RECORDS SUPPLIED START
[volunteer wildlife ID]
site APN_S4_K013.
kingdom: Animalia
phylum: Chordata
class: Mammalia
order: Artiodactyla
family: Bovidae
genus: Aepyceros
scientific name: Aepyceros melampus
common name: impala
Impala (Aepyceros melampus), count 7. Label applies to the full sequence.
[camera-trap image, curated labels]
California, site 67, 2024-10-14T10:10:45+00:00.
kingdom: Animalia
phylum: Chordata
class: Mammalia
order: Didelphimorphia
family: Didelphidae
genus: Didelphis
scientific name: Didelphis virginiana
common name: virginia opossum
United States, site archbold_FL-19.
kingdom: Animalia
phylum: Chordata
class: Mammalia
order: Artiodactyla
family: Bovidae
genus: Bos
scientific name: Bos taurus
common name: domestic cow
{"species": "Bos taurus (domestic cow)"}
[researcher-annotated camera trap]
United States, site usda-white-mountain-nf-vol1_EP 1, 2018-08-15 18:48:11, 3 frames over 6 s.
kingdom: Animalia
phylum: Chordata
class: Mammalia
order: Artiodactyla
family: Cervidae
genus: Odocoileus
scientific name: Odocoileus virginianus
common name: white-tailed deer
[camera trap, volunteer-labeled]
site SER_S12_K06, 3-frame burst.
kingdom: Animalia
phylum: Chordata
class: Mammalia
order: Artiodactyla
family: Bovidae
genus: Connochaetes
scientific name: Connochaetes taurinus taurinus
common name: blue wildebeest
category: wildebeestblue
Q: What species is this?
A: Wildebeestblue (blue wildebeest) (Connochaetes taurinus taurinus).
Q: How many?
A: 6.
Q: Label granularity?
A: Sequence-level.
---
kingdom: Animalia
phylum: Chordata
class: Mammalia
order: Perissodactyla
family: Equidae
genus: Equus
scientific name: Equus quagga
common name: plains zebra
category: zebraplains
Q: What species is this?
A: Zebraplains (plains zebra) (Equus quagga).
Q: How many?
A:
RECORDS SUPPLIED END
_TASK DETAILS_
This exercise calls for every record above to be written out again exactly.

_RESULT BELOW_
[volunteer wildlife ID]
site APN_S4_K013.
kingdom: Animalia
phylum: Chordata
class: Mammalia
order: Artiodactyla
family: Bovidae
genus: Aepyceros
scientific name: Aepyceros melampus
common name: impala
Impala (Aepyceros melampus), count 7. Label applies to the full sequence.
[camera-trap image, curated labels]
California, site 67, 2024-10-14T10:10:45+00:00.
kingdom: Animalia
phylum: Chordata
class: Mammalia
order: Didelphimorphia
family: Didelphidae
genus: Didelphis
scientific name: Didelphis virginiana
common name: virginia opossum
United States, site archbold_FL-19.
kingdom: Animalia
phylum: Chordata
class: Mammalia
order: Artiodactyla
family: Bovidae
genus: Bos
scientific name: Bos taurus
common name: domestic cow
{"species": "Bos taurus (domestic cow)"}
[researcher-annotated camera trap]
United States, site usda-white-mountain-nf-vol1_EP 1, 2018-08-15 18:48:11, 3 frames over 6 s.
kingdom: Animalia
phylum: Chordata
class: Mammalia
order: Artiodactyla
family: Cervidae
genus: Odocoileus
scientific name: Odocoileus virginianus
common name: white-tailed deer
[camera trap, volunteer-labeled]
site SER_S12_K06, 3-frame burst.
kingdom: Animalia
phylum: Chordata
class: Mammalia
order: Artiodactyla
family: Bovidae
genus: Connochaetes
scientific name: Connochaetes taurinus taurinus
common name: blue wildebeest
category: wildebeestblue
Q: What species is this?
A: Wildebeestblue (blue wildebeest) (Connochaetes taurinus taurinus).
Q: How many?
A: 6.
Q: Label granularity?
A: Sequence-level.
---
kingdom: Animalia
phylum: Chordata
class: Mammalia
order: Perissodactyla
family: Equidae
genus: Equus
scientific name: Equus quagga
common name: plains zebra
category: zebraplains
Q: What species is this?
A: Zebraplains (plains zebra) (Equus quagga).
Q: How many?
A:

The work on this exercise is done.